## TEXTO FORNECIDO
##########

A ideia para esta crônica – que, espero, tenha durabilidade -  surgiu justamente numa conversa no calçadão de Ipanema com o consagrado cronista Nilson Souza, eventual companheiro de caminhadas, quando ele expressou enorme preocupação com sua crônica semanal  para a ZH. O texto já estava pronto, mas só seria publicado dois dias depois, uma eternidade de tempo para um cronista sensível e atento às ofertas de assuntos que clamam por uma crônica.  Perfeccionista como poucos, ele se consome em angustia até o dia da publicação, sem se dar conta de que no final das contas o texto é  irretocável e causador de santa inveja dos escribas menos apetrechados  de talento, entre os quais me incluo.

Essa angustia está presente também, certamente em grau superior, nas editorias do jornalismo impresso que precisam adiantar material. Vale conferir o relato do editor-chefe  de ZH, Carlos  Etchichury, em  Carta do Editor, dando conta  do desafio que representa escolher a manchete e a foto de capa  da edição do fim de semana, diante da grande oferta de noticias e reportagens de  fôlego. E exemplificou com os preparativos  para a edição de 9 e 10 de fevereiro, que começaram, como sempre,  no meio da semana para serem finalizados na sexta-feira. Estava  tudo bem encaminhado quando ocorreu a  tragédia no Ninho do Urubu, que vitimou 10 jovens promessas do Flamengo e obrigou a mudança rápida de planos para redesenhar a edição.  Etchichuty conclui que é preciso  muita ação para derrubar tudo o que estava planejado, se as noticias que não tem  hora para acontecer, se impuserem. É bem isso e  por certo vai acontecer  mais vezes neste 2019 de muitas tragédias.

##########

## INFORMAÇÕES FORNECIDAS
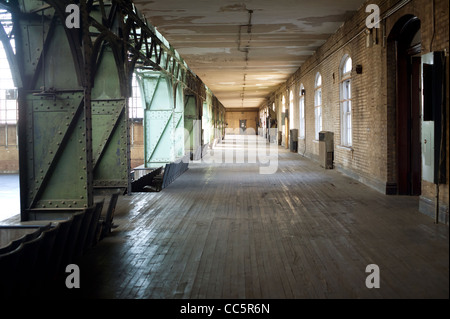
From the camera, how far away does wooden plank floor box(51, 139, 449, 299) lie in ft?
11.7

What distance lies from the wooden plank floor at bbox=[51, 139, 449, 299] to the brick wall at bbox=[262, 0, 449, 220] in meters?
0.94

##########

## TAREFAS A REALIZAR
1. Resuma em duas frases a crônica sobre a angústia da espera pela publicação.
2. Retome a crônica sobre a angústia da espera pela publicação, começando logo após a última frase apresentada.

## RESPOSTAS POR TAREFA
1. Numa conversa no calçadão de Ipanema, o cronista Nilson Souza expressou enorme preocupação com sua crônica semanal para a ZH, pronta mas só publicada dois dias depois, angústia que o consome até a publicação, embora seu texto seja irretocável. Essa angústia também está nas editorias do jornalismo impresso, como relatou o editor-chefe de ZH, Carlos Etchichury, ao contar que a edição de 9 e 10 de fevereiro precisou ser redesenhada depois da tragédia no Ninho do Urubu, que vitimou 10 jovens promessas do Flamengo.

2.
Claro  que a atualização do noticiário se impõe  mais do que a eventual  revisão de uma crônica de temas ligeiros. Entretanto, de quem  escreve compromissado com espaço fixo de opinião, como aqui no Coletiva.net ou  na mídia tradicional, exige-se disciplina e método, além da atenção permanente do que ocorre fora da bolha em que vivemos, o que já se configura como exercícios de disciplina e método. No meu caso, a crônica normalmente está pronta na sexta-feira mas, como bom capricorniano, fico lapidando até  domingo pela manhã, quando faço a última revisão  e  envio para  a Márcia e a Gabriela, ainda  sestroso com o que possa acontecer até a  publicação, quase como um Nilson Souza. Quando me aperto, revisito velhos  temas e, sem constrangimento, lanço mão de crônicas ou abordagens já publicadas no blog  viadutras.blogspot.com. Não tem erro, porque a outra opção seria escrever abobrinhas.  O que não dá  é para ficar esperando a inspiração chegar.

A propósito , a melhor abordagem que  li sobre  essa questão foi no  artigo Os cinco maiores mitos  que impedem você de escrever, de  Juliana Moro, que  é engenheira mecânica, mas dá uma verdadeira aula para cronistas efetivos ou bissextos.  O quarto mito é o que trata da “perfeição  infinita”, que reproduzo em parte:  A introdução não está interessante, o título não chama atenção, o artigo está muito longo, a imagem não combina, o storytelling está artificial, a gramática não colabora e por aí vai. Para os que se apegam aos mínimos detalhes, parece que sempre falta alguma coisa e o texto nunca é publicável. (...) Ninguém nasceu sabendo escrever e mesmo os grandes autores concordam que o seu último trabalho está bem melhor que o primeiro. Então não tenha medo de errar. A escrita é isso, dar uma chance, começar, desenvolver e colocar um ponto final. Não ficou bom? Apaga, reescreve e tenta de novo. Ser perfeccionista não ajuda em nada neste processo.”

Acho que vou assinar embaixo e pedir condescendência com os cronistas em geral quando um texto parecer defasado, mesmo que se reporte a um acontecimento de 24 ou 48 horas atrás.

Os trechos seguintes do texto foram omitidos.